Les Vingt-Sept ont fini par ouvrir des négociations d’adhésion de l’Ukraine à l’UE, malgré l’opposition du premier ministre hongrois. Un geste fort pour Kyiv, mais entaché par la décision de la Commission de lâcher du lest face au virage autoritaire en Hongrie.
Le chaud et le froid pour Kyiv, soufflés le temps d’une même soirée. Le sommet européen à haut risque qui s’est conclu ce vendredi à Bruxelles a ouvert des négociations officielles en vue de l’adhésion de l’Ukraine à l’Union européenne (UE), envoyant un signal de fermeté à la Russie de Poutine.

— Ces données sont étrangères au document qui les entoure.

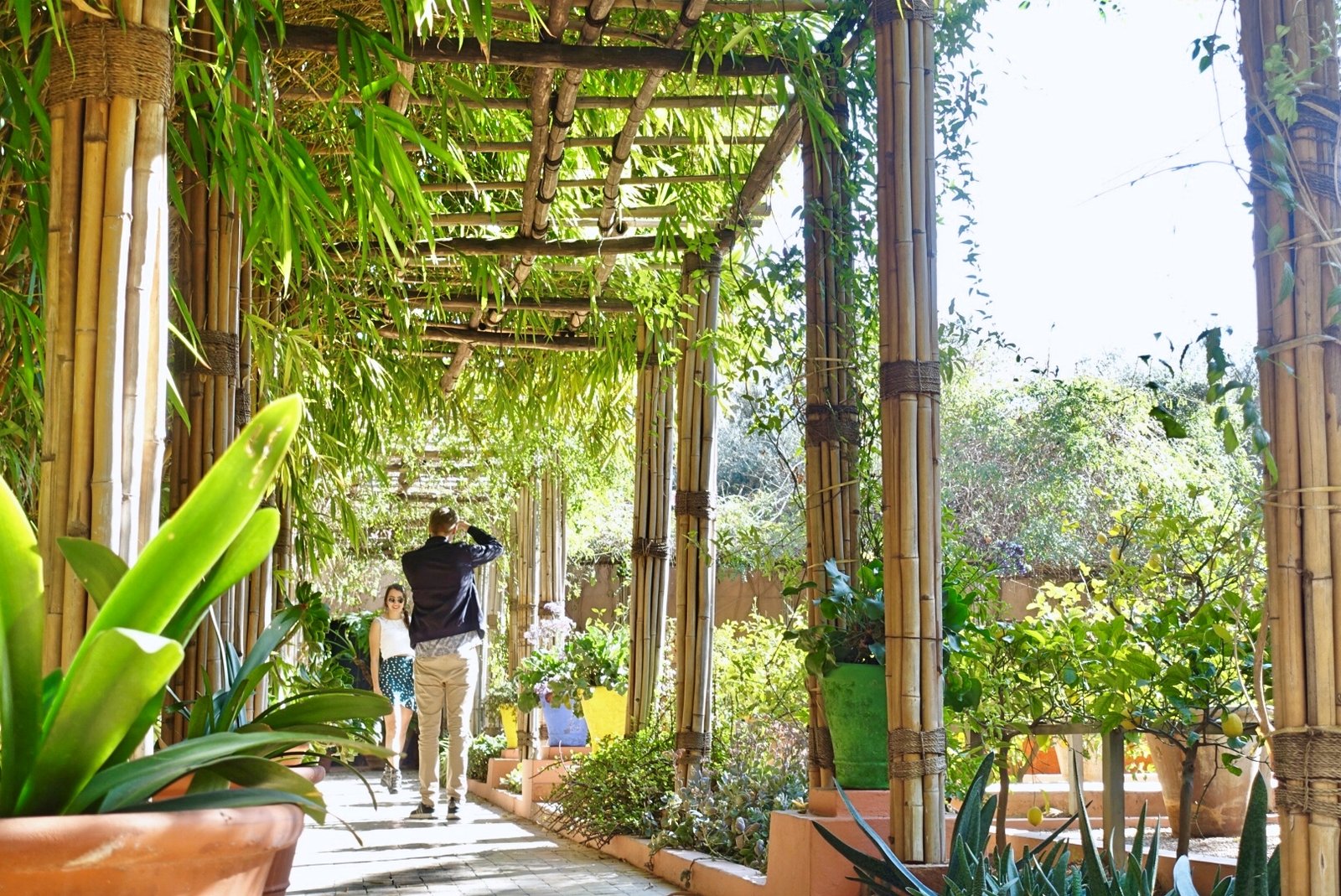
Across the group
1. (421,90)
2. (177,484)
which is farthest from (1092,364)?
(177,484)

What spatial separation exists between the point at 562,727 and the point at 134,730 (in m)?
6.36

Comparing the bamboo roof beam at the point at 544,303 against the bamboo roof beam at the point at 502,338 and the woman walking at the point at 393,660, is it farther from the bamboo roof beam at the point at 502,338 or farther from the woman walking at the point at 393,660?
the woman walking at the point at 393,660

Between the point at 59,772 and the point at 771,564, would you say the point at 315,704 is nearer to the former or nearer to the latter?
the point at 59,772

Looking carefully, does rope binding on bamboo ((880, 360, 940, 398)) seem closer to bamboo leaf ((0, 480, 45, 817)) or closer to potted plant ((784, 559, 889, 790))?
potted plant ((784, 559, 889, 790))

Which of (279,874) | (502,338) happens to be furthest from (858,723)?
(502,338)

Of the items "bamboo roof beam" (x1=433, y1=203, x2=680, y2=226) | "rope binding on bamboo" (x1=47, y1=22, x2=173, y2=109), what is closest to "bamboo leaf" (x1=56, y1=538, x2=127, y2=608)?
"rope binding on bamboo" (x1=47, y1=22, x2=173, y2=109)

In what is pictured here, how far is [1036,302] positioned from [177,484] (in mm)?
11303

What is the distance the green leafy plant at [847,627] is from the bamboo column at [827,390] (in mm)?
232

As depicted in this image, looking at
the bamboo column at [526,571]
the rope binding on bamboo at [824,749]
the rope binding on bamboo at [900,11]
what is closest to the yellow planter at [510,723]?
the bamboo column at [526,571]

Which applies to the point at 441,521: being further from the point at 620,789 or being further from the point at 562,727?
the point at 562,727

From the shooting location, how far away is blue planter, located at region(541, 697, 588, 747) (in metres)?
7.21

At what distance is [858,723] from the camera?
3.00 meters

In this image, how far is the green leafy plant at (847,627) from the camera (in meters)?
2.99

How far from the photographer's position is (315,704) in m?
1.44
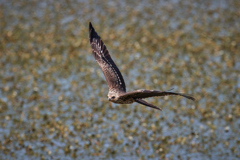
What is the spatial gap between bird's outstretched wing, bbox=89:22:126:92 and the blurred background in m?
2.86

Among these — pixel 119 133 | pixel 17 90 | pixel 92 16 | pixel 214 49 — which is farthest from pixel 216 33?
pixel 17 90

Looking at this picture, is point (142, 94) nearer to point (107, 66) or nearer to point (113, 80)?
point (113, 80)

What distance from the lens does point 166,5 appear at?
70.5 ft

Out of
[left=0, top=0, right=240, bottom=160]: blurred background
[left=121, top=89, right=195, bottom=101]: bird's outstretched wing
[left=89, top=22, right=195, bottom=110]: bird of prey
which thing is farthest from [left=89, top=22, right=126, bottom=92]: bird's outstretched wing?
[left=0, top=0, right=240, bottom=160]: blurred background

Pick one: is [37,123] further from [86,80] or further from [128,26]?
[128,26]

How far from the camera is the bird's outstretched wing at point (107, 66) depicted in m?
9.97

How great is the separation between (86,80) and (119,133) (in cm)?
387

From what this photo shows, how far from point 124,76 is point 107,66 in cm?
546

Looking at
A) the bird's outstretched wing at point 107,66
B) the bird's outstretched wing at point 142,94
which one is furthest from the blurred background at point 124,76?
the bird's outstretched wing at point 142,94

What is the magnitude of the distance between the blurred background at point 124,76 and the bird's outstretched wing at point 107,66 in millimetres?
2863

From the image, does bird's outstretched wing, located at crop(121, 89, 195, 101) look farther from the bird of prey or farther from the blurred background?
the blurred background

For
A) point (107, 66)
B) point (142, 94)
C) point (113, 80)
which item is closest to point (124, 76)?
point (107, 66)

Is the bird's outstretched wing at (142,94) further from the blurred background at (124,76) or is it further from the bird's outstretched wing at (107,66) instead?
the blurred background at (124,76)

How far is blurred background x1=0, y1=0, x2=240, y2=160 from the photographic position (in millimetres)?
12172
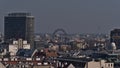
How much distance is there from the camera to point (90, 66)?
7012 centimetres

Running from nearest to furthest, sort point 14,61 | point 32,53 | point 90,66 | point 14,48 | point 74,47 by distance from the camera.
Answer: point 90,66 < point 14,61 < point 32,53 < point 14,48 < point 74,47

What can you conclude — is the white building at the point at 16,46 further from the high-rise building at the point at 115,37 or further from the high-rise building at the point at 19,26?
the high-rise building at the point at 19,26

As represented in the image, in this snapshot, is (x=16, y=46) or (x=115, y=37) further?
(x=115, y=37)

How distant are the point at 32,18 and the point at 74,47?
12.6 m

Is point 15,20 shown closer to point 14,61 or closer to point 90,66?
point 14,61

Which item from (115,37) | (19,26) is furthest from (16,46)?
(19,26)

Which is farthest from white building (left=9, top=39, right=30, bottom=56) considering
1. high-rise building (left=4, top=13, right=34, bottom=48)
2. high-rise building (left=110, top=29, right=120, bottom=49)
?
high-rise building (left=4, top=13, right=34, bottom=48)

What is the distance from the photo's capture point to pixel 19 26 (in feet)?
591

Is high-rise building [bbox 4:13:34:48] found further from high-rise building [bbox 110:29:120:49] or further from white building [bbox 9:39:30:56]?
white building [bbox 9:39:30:56]

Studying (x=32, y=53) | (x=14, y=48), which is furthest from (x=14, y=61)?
(x=14, y=48)

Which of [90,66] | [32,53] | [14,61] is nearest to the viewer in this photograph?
[90,66]

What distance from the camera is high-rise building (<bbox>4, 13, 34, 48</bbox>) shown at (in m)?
175

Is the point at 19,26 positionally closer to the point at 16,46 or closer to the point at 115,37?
the point at 115,37

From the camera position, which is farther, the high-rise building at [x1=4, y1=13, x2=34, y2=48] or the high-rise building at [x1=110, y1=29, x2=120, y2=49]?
the high-rise building at [x1=4, y1=13, x2=34, y2=48]
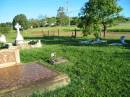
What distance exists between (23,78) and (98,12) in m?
16.0

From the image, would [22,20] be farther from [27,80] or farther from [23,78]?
[27,80]

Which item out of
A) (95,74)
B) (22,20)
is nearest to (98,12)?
(95,74)

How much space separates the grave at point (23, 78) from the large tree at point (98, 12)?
13563mm

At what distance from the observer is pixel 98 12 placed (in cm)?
2202

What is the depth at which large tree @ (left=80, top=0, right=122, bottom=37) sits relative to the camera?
2155cm

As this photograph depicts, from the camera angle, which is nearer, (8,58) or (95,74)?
(95,74)

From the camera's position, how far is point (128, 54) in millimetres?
12539

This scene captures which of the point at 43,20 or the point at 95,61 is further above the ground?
the point at 43,20

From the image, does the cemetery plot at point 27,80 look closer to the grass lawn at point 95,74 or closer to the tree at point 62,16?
the grass lawn at point 95,74

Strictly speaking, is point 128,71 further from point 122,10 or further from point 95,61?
point 122,10

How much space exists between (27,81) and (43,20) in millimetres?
86873

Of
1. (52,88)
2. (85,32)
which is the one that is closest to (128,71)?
(52,88)

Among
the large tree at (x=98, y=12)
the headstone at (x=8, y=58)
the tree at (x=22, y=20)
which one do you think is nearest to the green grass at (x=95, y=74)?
the headstone at (x=8, y=58)

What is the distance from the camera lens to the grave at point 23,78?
22.6 feet
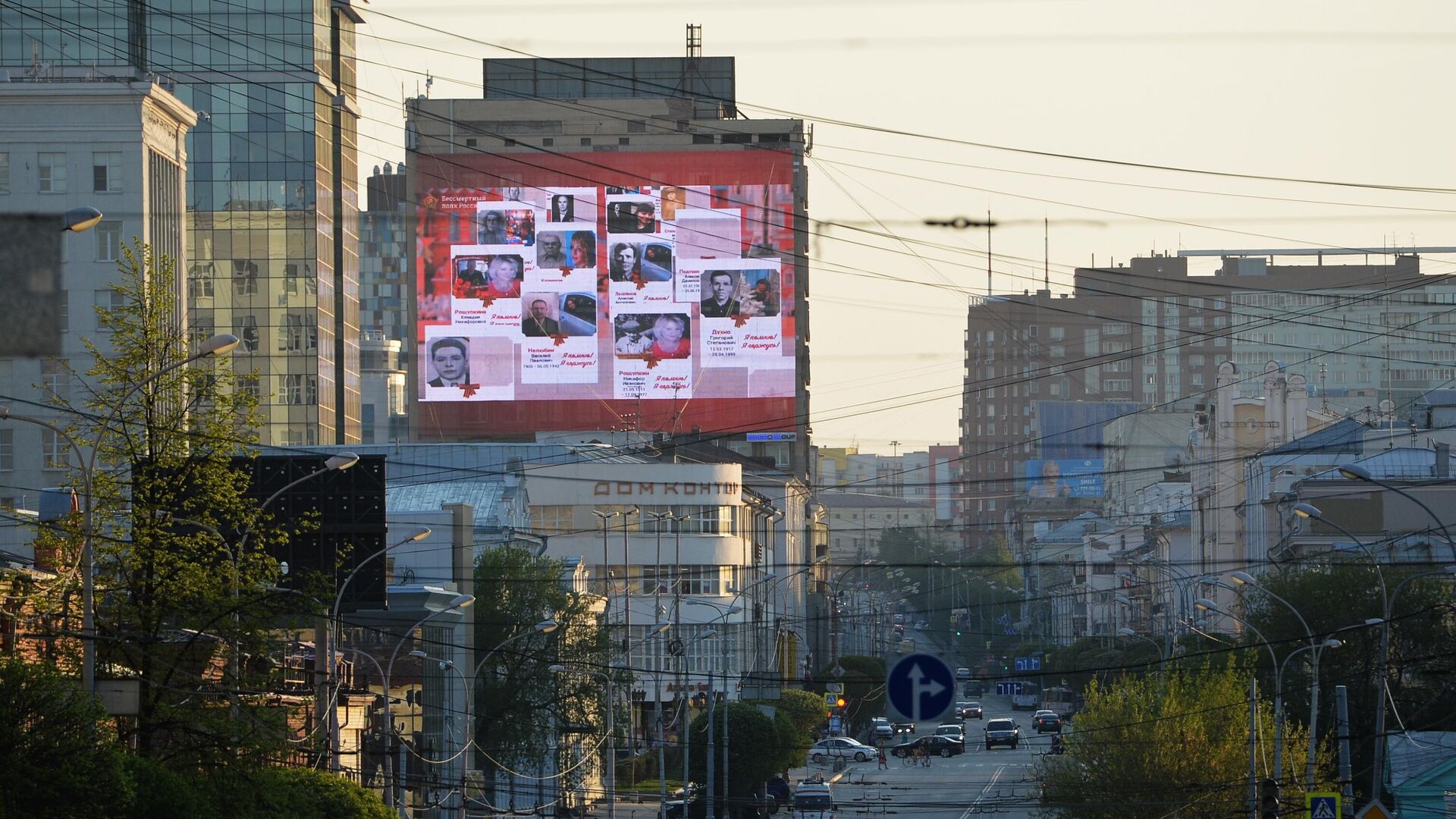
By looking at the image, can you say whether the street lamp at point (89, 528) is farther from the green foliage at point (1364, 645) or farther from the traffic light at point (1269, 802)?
the green foliage at point (1364, 645)

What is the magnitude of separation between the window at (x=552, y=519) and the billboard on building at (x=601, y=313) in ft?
82.1

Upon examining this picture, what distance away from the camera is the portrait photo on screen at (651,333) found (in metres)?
139

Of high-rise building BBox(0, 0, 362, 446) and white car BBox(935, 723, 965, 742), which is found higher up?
high-rise building BBox(0, 0, 362, 446)

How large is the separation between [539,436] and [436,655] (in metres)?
62.3

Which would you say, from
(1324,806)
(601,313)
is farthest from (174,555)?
(601,313)

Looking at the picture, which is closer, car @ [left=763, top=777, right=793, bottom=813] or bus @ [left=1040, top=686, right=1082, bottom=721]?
car @ [left=763, top=777, right=793, bottom=813]

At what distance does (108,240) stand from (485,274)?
115 feet

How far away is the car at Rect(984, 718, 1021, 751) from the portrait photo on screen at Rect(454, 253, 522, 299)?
146 feet

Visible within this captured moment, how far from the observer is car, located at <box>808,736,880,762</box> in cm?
10431

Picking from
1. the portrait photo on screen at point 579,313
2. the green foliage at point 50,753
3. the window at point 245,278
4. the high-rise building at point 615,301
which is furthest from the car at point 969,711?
the green foliage at point 50,753

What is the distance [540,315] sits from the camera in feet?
453

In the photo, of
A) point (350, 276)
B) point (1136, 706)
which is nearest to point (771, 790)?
→ point (1136, 706)

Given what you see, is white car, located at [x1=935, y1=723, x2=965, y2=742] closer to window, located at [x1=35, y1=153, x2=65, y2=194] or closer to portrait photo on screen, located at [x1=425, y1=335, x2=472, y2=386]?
portrait photo on screen, located at [x1=425, y1=335, x2=472, y2=386]

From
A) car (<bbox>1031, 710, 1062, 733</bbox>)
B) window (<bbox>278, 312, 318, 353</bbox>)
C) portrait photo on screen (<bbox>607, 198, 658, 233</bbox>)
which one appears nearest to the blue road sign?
car (<bbox>1031, 710, 1062, 733</bbox>)
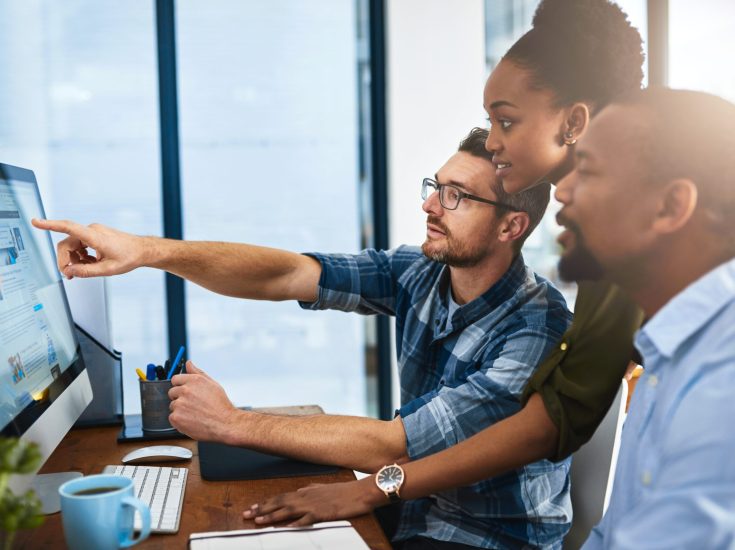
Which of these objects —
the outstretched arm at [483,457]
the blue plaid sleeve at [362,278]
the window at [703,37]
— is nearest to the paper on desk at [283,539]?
the outstretched arm at [483,457]

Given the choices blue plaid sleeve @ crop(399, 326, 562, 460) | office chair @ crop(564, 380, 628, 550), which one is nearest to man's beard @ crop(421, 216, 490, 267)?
blue plaid sleeve @ crop(399, 326, 562, 460)

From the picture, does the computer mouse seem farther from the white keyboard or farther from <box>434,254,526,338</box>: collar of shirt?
<box>434,254,526,338</box>: collar of shirt

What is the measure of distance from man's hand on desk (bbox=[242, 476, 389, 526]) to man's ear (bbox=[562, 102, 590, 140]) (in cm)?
62

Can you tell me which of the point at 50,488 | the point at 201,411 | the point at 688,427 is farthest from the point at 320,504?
the point at 688,427

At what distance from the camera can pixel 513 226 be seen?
1.46 m

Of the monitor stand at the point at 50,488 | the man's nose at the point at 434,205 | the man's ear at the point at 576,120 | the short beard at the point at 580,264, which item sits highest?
the man's ear at the point at 576,120

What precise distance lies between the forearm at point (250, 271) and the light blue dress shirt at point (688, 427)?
0.98 metres

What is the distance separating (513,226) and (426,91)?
5.06ft

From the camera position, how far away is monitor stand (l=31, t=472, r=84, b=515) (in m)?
1.01

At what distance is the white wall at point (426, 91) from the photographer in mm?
2842

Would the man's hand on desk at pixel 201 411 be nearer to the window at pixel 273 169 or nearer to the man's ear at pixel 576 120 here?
the man's ear at pixel 576 120

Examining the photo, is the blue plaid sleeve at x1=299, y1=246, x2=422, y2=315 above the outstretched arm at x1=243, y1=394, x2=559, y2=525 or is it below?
above

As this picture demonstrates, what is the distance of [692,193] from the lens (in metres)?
0.75

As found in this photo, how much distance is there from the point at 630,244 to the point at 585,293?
1.07 ft
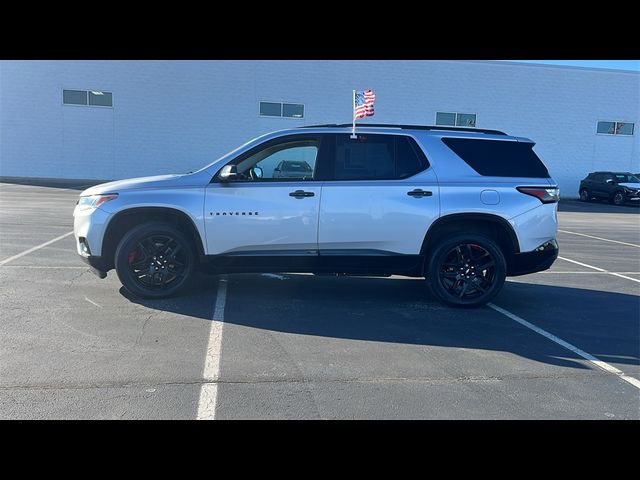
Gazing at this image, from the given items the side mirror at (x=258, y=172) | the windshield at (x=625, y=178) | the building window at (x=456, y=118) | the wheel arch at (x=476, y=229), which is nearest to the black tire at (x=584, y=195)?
the windshield at (x=625, y=178)

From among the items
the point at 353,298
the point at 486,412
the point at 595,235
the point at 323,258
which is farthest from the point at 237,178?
the point at 595,235

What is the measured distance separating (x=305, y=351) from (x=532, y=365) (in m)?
1.96

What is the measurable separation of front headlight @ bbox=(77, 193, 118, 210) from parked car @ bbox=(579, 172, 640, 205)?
1007 inches

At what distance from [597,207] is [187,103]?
21086 millimetres

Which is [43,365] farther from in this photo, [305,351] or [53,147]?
[53,147]

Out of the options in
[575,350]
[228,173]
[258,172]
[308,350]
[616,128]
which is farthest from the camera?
[616,128]

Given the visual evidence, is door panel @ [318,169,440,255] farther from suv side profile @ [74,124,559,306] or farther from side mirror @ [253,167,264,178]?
side mirror @ [253,167,264,178]

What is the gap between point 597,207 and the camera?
23016mm

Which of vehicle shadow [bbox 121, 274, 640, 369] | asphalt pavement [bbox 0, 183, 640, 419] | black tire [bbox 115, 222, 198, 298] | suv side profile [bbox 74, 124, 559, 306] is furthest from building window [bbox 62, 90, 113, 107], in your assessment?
black tire [bbox 115, 222, 198, 298]

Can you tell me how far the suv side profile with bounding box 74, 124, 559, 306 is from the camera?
528 cm

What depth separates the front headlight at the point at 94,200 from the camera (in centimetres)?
524

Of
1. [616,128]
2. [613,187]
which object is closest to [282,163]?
[613,187]

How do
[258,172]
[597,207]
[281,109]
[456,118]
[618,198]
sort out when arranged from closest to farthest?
[258,172], [597,207], [618,198], [281,109], [456,118]

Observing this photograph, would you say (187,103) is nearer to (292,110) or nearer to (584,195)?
(292,110)
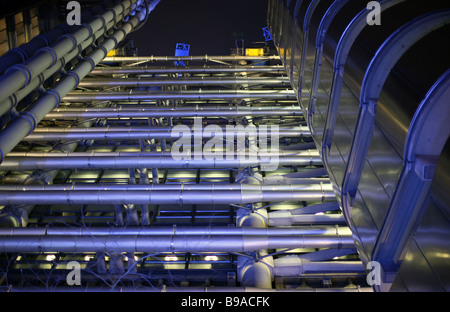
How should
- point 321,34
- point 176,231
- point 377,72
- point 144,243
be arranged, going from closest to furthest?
point 377,72 < point 321,34 < point 144,243 < point 176,231

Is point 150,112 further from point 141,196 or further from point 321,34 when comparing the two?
point 321,34

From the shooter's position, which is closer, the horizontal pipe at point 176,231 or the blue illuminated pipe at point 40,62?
the blue illuminated pipe at point 40,62

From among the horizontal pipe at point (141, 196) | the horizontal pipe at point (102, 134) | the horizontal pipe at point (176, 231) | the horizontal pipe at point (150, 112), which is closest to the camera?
the horizontal pipe at point (176, 231)

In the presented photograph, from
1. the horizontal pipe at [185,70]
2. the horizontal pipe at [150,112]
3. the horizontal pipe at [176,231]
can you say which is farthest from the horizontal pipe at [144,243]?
the horizontal pipe at [185,70]

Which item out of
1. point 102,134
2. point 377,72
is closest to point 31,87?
point 102,134

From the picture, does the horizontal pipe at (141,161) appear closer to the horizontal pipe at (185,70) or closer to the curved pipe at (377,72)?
the curved pipe at (377,72)

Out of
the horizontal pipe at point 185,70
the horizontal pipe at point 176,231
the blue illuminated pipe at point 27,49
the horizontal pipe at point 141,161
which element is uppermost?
the horizontal pipe at point 185,70

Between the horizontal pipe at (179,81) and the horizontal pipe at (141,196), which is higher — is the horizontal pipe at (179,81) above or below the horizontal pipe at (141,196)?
above

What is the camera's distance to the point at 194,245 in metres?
6.18

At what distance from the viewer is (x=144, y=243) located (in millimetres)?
6258

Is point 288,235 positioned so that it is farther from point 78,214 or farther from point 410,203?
point 78,214

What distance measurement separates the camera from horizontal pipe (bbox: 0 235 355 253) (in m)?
6.23

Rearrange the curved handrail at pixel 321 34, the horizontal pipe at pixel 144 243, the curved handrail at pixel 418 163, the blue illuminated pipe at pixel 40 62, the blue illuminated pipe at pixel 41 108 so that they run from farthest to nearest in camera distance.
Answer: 1. the horizontal pipe at pixel 144 243
2. the blue illuminated pipe at pixel 41 108
3. the blue illuminated pipe at pixel 40 62
4. the curved handrail at pixel 321 34
5. the curved handrail at pixel 418 163

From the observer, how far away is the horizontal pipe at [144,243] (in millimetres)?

Mais les dirigeant·es des Vingt-Sept ont reporté leur décision sur une aide supplémentaire de 50 milliards d’euros, pour soutenir l’effort de guerre des Ukrainiens, en raison du blocage de la Hongrie. Un deuxième sommet, extraordinaire, va être convoqué sur le sujet en janvier.
Ce résultat mitigé pour Kyiv est une petite surprise : Viktor Orbán n’a finalement pas bloqué la perspective d’élargissement, comme il menaçait encore bruyamment de le faire jeudi en début d’après-midi. Pour sauver les apparences, le dirigeant illibéral s’est tout simplement absenté quelques minutes de la salle du Conseil, selon un scénario imaginé par le chancelier allemand Olaf Scholz. Ce qui a laissé le temps aux vingt-six autres dirigeant·es de prendre leur décision à l’unanimité. (...)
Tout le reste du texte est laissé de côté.